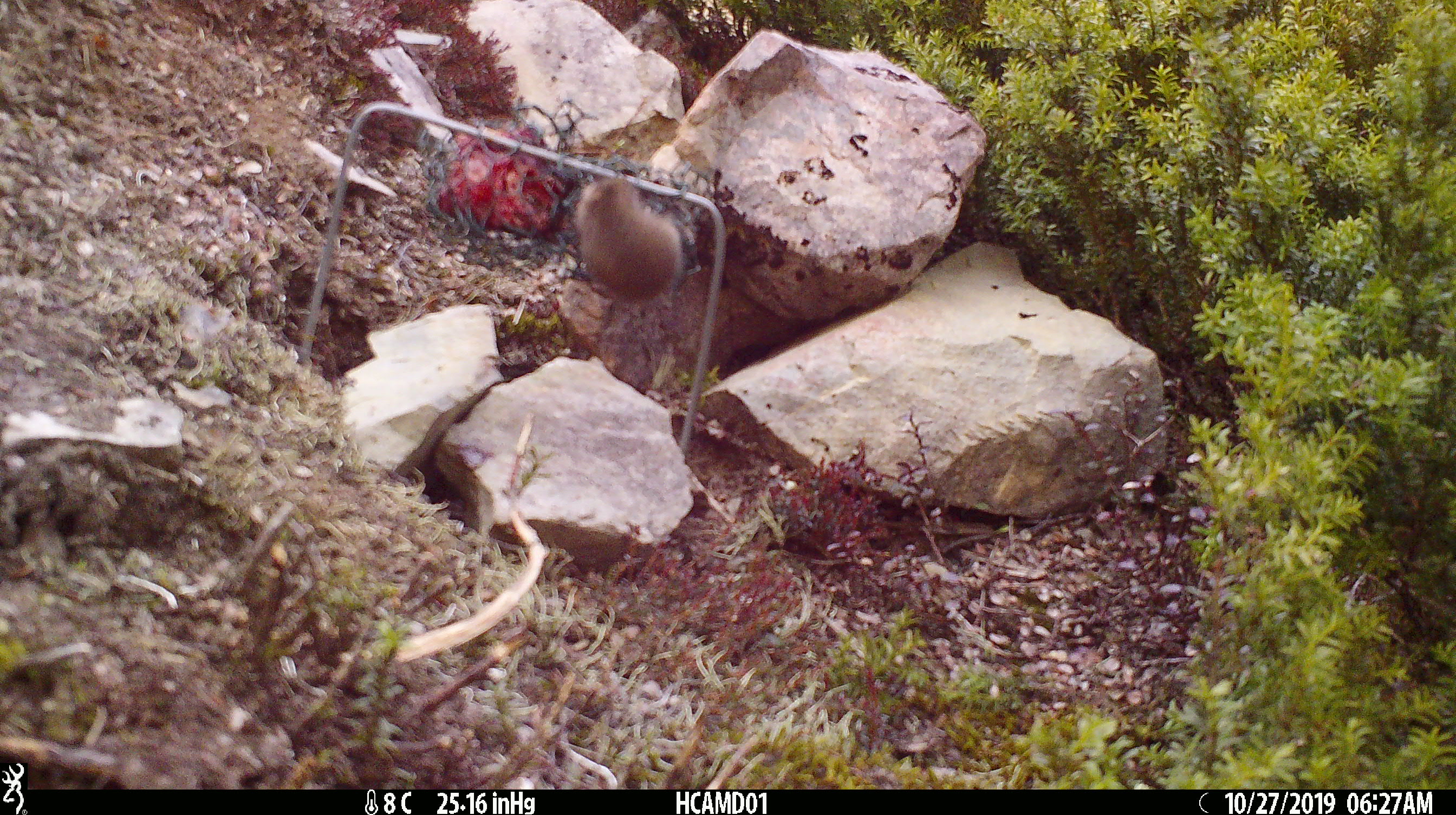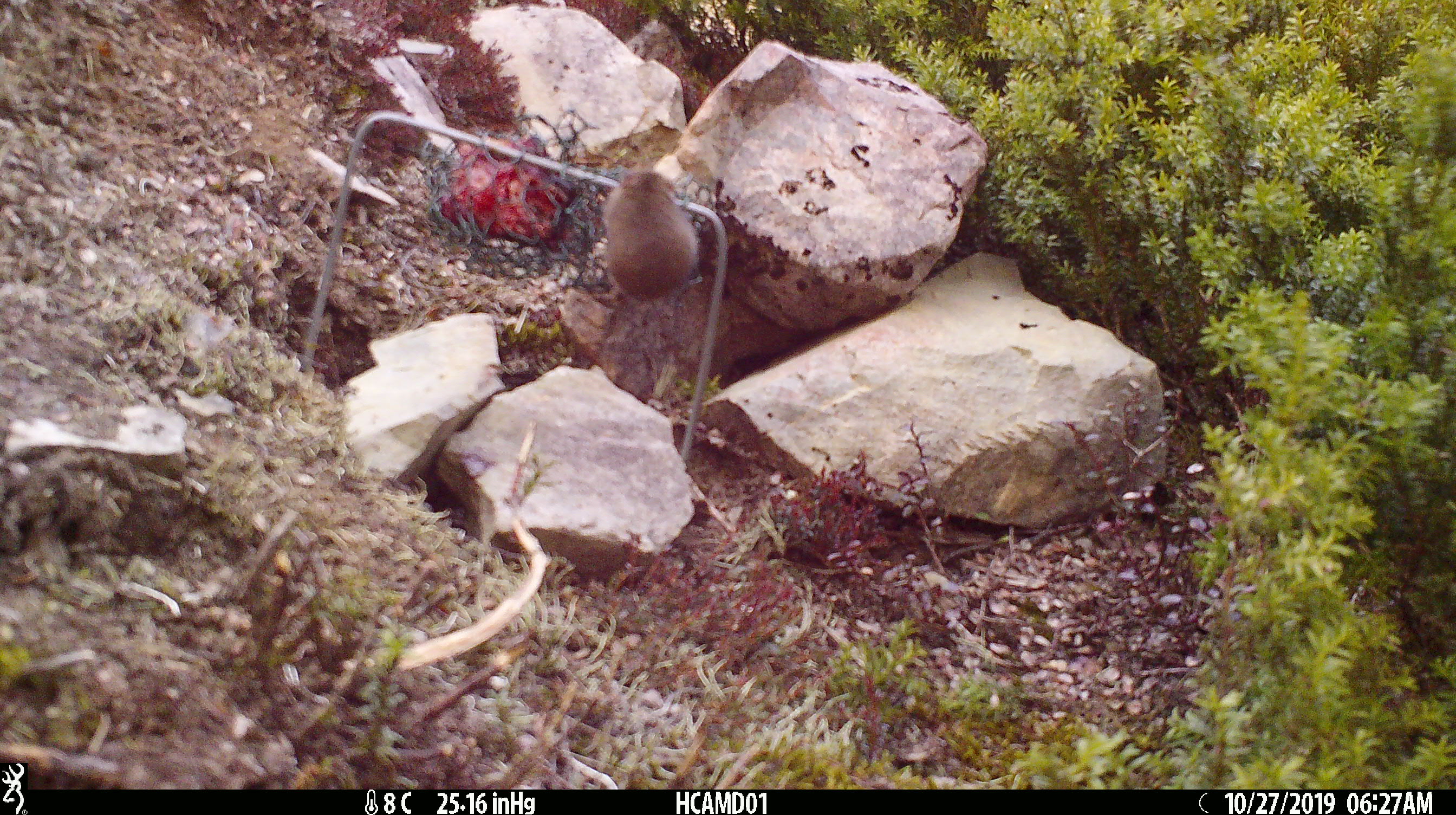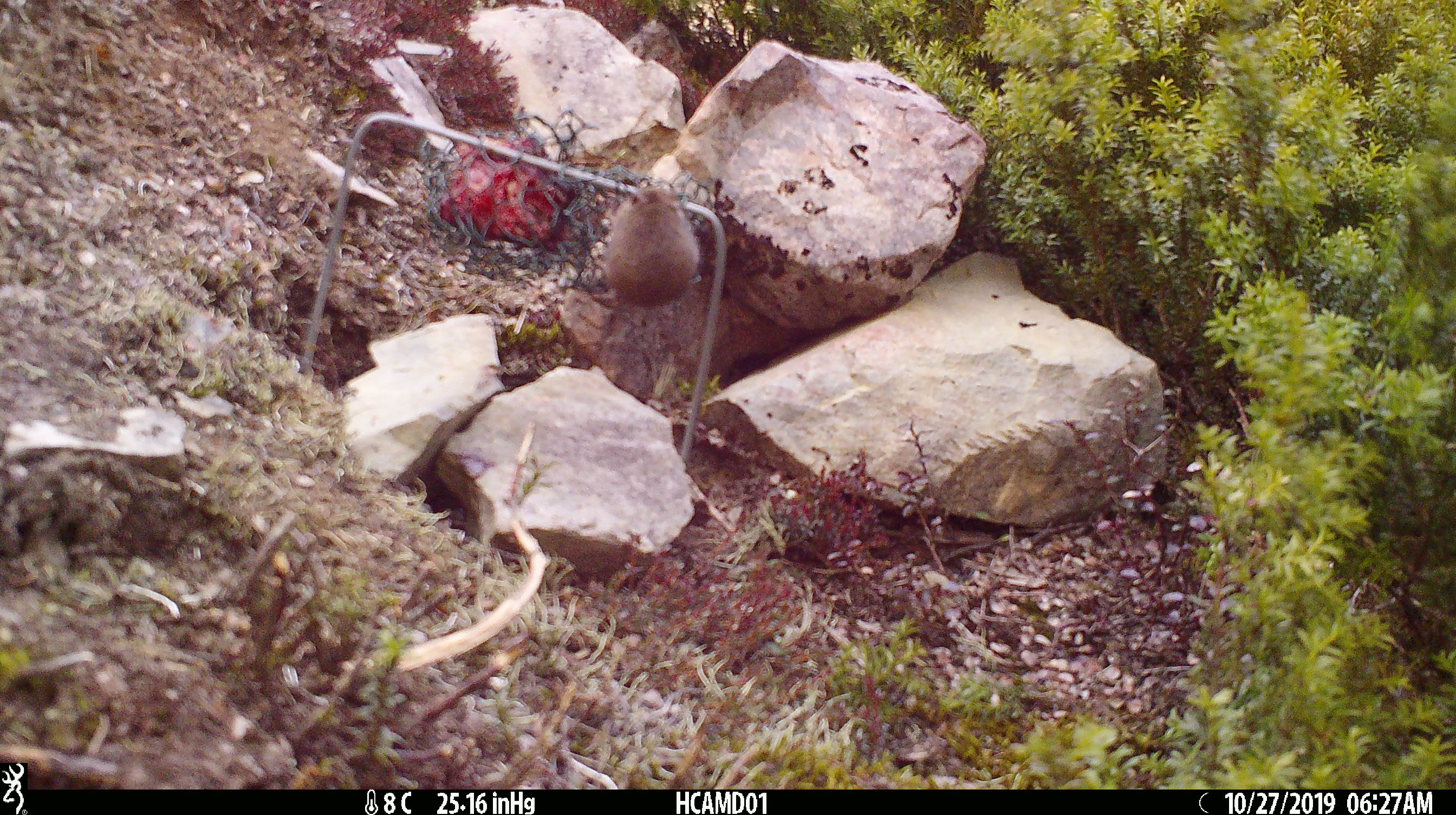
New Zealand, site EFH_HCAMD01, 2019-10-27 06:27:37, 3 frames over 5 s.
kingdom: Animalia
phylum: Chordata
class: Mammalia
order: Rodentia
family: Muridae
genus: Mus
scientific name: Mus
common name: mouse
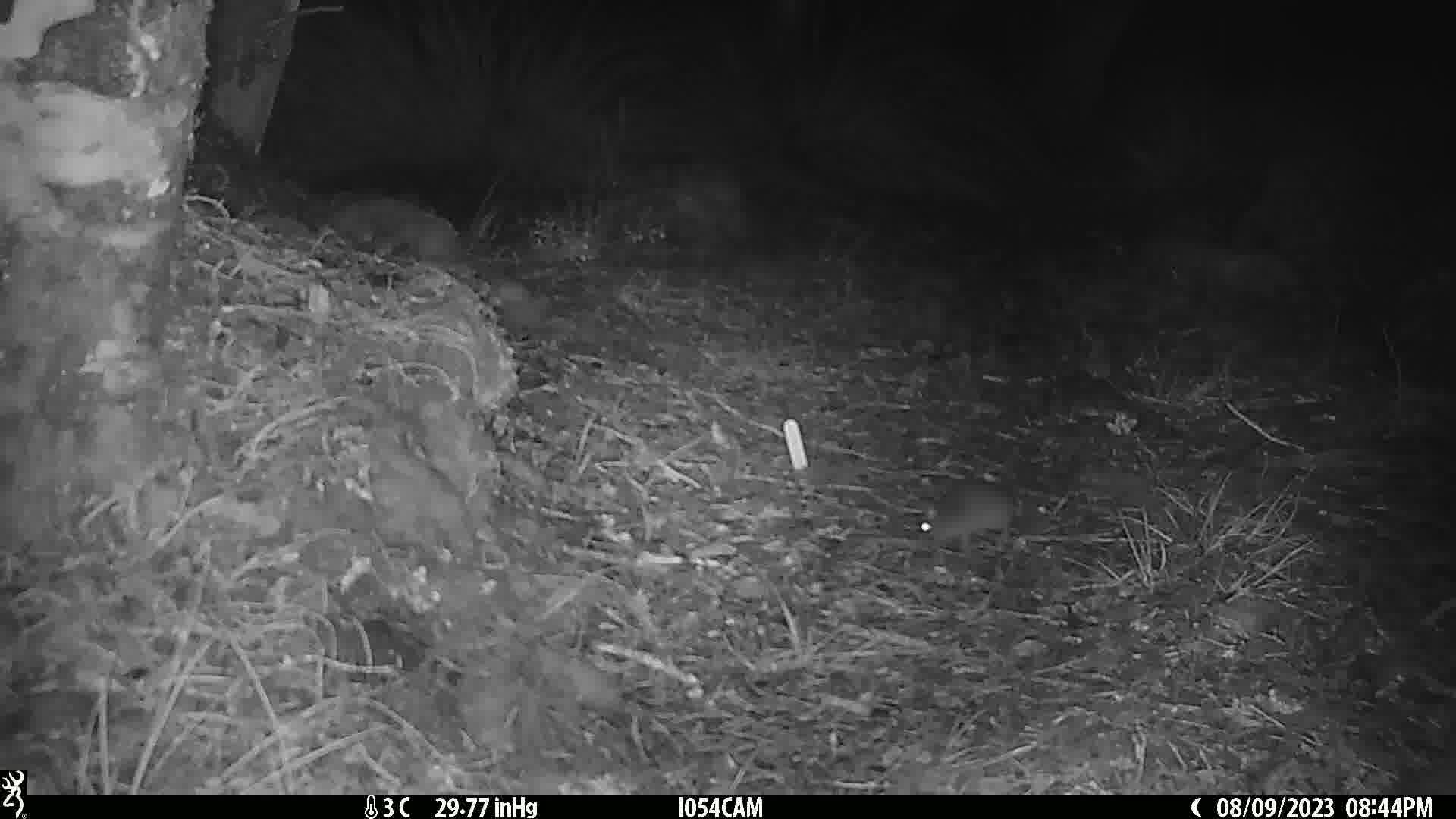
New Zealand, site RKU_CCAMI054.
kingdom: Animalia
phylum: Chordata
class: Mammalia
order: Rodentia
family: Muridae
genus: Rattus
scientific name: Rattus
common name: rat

TASK DETAILS:
Pick out every line of the listing containing the word "Zealand", and show those lines.

ANSWER BOX:
New Zealand, site EFH_HCAMD01, 2019-10-27 06:27:37, 3 frames over 5 s.
New Zealand, site RKU_CCAMI054.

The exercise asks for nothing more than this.